Cabinet member has a home aide
Kim is also the youngest person ever elected to the Assembly after winning her first election 2004.
She has been married for 10 years to Kwon Ki-seok, who works at LG Electronics.
As the leader of the Gender Equality Ministry, Kim is in charge of helping women break through the glass ceiling in what remains to be a heavily male-dominated society and devising policies to help women balance work and family duties. Kim is also the mother of two children.
When asked by the JoongAng Ilbo how she manages to run the ministry while also raising two children, a 6-year-old daughter and 3-year-old son, the new minister said she depends on her husband to share the household workload.
“We have a working daddy in our house,” said Kim with a smile.
In Korea, it is not easy to find such “working daddies” because the general perception is that women should take care of household activities and are mainly responsible for raising children, while men should concentrate on making ends meet.

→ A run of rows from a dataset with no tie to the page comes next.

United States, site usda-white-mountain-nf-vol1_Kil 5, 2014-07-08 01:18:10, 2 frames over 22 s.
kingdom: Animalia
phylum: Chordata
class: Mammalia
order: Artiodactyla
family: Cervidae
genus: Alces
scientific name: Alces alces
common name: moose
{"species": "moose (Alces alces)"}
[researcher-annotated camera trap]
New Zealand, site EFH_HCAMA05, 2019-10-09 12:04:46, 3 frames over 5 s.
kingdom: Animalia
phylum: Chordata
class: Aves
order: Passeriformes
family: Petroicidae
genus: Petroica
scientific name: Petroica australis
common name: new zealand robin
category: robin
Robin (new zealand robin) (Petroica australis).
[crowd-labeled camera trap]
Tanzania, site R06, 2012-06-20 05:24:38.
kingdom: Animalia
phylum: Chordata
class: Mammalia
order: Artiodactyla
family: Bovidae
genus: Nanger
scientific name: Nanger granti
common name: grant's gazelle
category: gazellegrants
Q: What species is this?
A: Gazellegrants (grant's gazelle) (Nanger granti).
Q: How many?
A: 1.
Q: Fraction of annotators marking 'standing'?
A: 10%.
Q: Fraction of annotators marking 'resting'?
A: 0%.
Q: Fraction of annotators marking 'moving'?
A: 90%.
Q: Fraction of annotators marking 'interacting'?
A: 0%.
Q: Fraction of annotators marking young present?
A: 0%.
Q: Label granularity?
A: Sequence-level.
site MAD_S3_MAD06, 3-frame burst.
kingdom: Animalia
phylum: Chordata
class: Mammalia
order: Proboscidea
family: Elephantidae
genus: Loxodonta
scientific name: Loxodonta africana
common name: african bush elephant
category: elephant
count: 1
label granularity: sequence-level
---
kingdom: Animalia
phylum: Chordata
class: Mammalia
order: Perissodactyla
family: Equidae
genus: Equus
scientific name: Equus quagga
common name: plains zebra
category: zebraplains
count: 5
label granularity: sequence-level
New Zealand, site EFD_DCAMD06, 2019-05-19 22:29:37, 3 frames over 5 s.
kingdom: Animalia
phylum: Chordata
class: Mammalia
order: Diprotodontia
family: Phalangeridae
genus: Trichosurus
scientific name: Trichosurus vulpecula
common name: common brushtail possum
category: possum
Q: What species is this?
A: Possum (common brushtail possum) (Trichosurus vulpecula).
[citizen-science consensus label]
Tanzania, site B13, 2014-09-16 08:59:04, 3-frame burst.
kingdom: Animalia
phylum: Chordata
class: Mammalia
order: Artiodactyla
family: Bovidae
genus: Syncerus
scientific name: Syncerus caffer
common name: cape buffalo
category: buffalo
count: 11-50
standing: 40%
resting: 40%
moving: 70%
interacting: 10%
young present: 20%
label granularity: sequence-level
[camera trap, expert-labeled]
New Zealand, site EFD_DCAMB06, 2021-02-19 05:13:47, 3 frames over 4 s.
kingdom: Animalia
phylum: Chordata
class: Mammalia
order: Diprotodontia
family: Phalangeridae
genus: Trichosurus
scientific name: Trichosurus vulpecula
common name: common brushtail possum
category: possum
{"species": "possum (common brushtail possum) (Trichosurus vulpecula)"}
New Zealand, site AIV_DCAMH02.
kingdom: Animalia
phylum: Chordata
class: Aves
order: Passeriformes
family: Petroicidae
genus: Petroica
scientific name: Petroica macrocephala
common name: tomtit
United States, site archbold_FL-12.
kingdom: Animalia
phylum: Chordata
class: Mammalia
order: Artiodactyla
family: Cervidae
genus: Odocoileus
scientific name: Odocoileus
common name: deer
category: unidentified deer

For Kwon, that notion is outdated and does not meet the needs of young married couples today.
“I have to go back to my office after feeding my kids dinner,” Kwon, 48, said as he picked up his children from a day-care center run by the National Assembly in Yeouido, western Seoul. “I try to come here before 7 p.m. so they can have dinner at home.”
One of the principles Kim and Kwon uphold is that the responsibility for fetching the two children falls on the partner who gets out of work earlier.
“We have no separation of responsibilities when it comes to household activities. My husband never said he would ‘help’ me do the chores because he thinks he shares that responsibility. I am very thankful for that,” the minister said.
Kwon’s active participation in household work is still something of a rarity in Korean society. Illustrating the larger share of household chores women are faced with at home, a study by the Organization for Economic Cooperation and Development found that Korean men spend about 45 minutes per day on household work, ranking in last place among OECD member countries.
Kwon said it’s not difficult to be open-minded in sharing the burden of household labor. “Men should be flexible in adjusting their schedules to share the burden and find a good balance between work and household chores. For me, it was not a choice to share the burden. I perceive it as something I have to do.”
Kim said the belief of some people that the Gender Equality Ministry exists only for women stems from a misunderstanding.
“The ministry wants both men and women to lead households and share life on an equal basis,” she said.